Please put the rows into a numbered list, beginning with the line that contains "At what distance is the" and ending with the last of the rows. Leave out blank lines and the pictures.

— Start Input data —

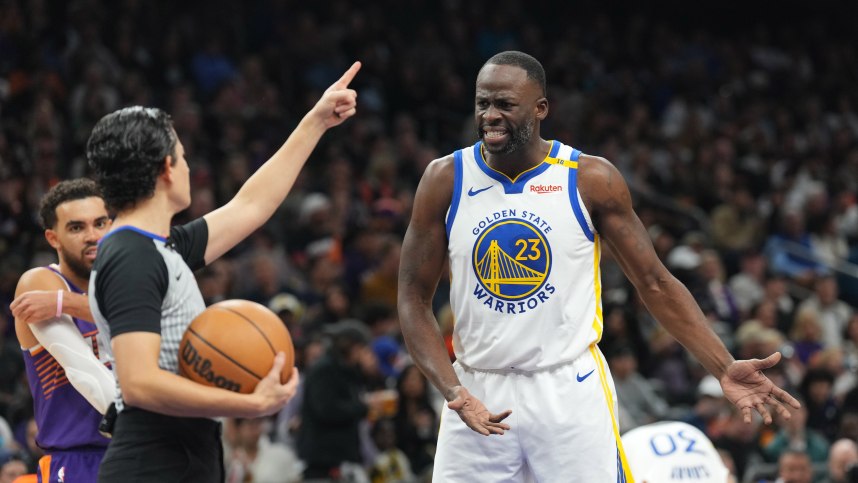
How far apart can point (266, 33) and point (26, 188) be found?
6.56 metres

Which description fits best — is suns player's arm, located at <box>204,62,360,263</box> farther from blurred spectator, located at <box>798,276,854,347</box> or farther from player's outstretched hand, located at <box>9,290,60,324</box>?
blurred spectator, located at <box>798,276,854,347</box>

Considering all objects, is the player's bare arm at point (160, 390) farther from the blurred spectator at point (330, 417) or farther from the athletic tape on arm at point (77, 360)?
the blurred spectator at point (330, 417)

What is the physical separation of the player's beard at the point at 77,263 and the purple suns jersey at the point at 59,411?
22 centimetres

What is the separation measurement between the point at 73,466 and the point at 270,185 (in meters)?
1.51

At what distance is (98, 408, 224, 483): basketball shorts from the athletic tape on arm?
716 millimetres

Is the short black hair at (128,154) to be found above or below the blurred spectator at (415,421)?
above

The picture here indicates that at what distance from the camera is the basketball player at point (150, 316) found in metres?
3.59

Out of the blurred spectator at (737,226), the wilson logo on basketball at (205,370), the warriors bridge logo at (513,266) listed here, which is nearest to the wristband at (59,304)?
the wilson logo on basketball at (205,370)

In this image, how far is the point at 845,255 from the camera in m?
15.7

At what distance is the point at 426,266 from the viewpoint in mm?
4941

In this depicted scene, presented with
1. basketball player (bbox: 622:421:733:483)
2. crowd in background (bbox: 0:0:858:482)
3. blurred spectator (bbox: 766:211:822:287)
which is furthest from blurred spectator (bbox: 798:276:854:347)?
basketball player (bbox: 622:421:733:483)

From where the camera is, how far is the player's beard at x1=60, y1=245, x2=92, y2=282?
16.6 feet

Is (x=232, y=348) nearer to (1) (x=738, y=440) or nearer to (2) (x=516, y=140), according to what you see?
(2) (x=516, y=140)

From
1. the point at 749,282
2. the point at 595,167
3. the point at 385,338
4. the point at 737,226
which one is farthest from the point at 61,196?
the point at 737,226
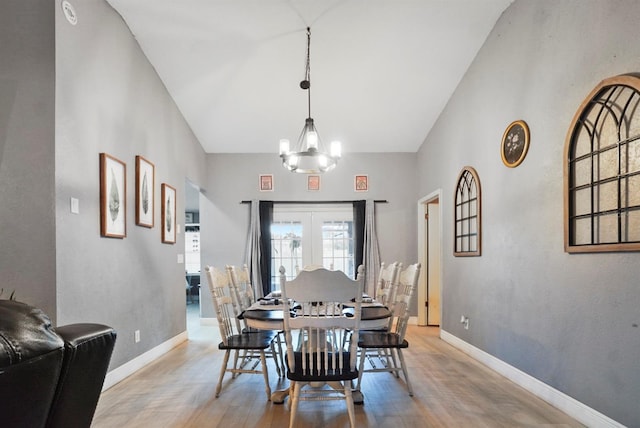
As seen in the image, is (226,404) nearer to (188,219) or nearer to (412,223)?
(412,223)

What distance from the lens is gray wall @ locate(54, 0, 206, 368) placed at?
2762mm

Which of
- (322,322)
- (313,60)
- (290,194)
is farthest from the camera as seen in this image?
(290,194)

— End Input data —

[Final result]
1. At what distance is the point at 426,266 from the viewpoint in mm?
2. 4941
3. In this depicted scene, presented with
4. 1. basketball player (bbox: 622:421:733:483)
5. 2. crowd in background (bbox: 0:0:858:482)
6. 3. blurred spectator (bbox: 766:211:822:287)
7. which is furthest from blurred spectator (bbox: 798:276:854:347)?
8. basketball player (bbox: 622:421:733:483)
9. From where the camera is, how far is the player's beard at x1=60, y1=245, x2=92, y2=282?
10. 16.6 feet
11. Is (x=232, y=348) nearer to (1) (x=738, y=440) or nearer to (2) (x=516, y=140), according to what you see?
12. (2) (x=516, y=140)
13. From
14. 1. the point at 749,282
15. 2. the point at 595,167
16. 3. the point at 385,338
17. 4. the point at 737,226
18. which one is farthest from the point at 61,196?
19. the point at 737,226
20. As seen in the image, is (226,404) nearer to (188,219) or nearer to (412,223)?
21. (412,223)
22. What distance from the lens is gray wall @ locate(54, 0, 206, 368) placed at?
23. 2762mm
24. Which of
25. - (322,322)
26. - (313,60)
27. - (290,194)
28. is farthest from the camera as seen in this image?
29. (290,194)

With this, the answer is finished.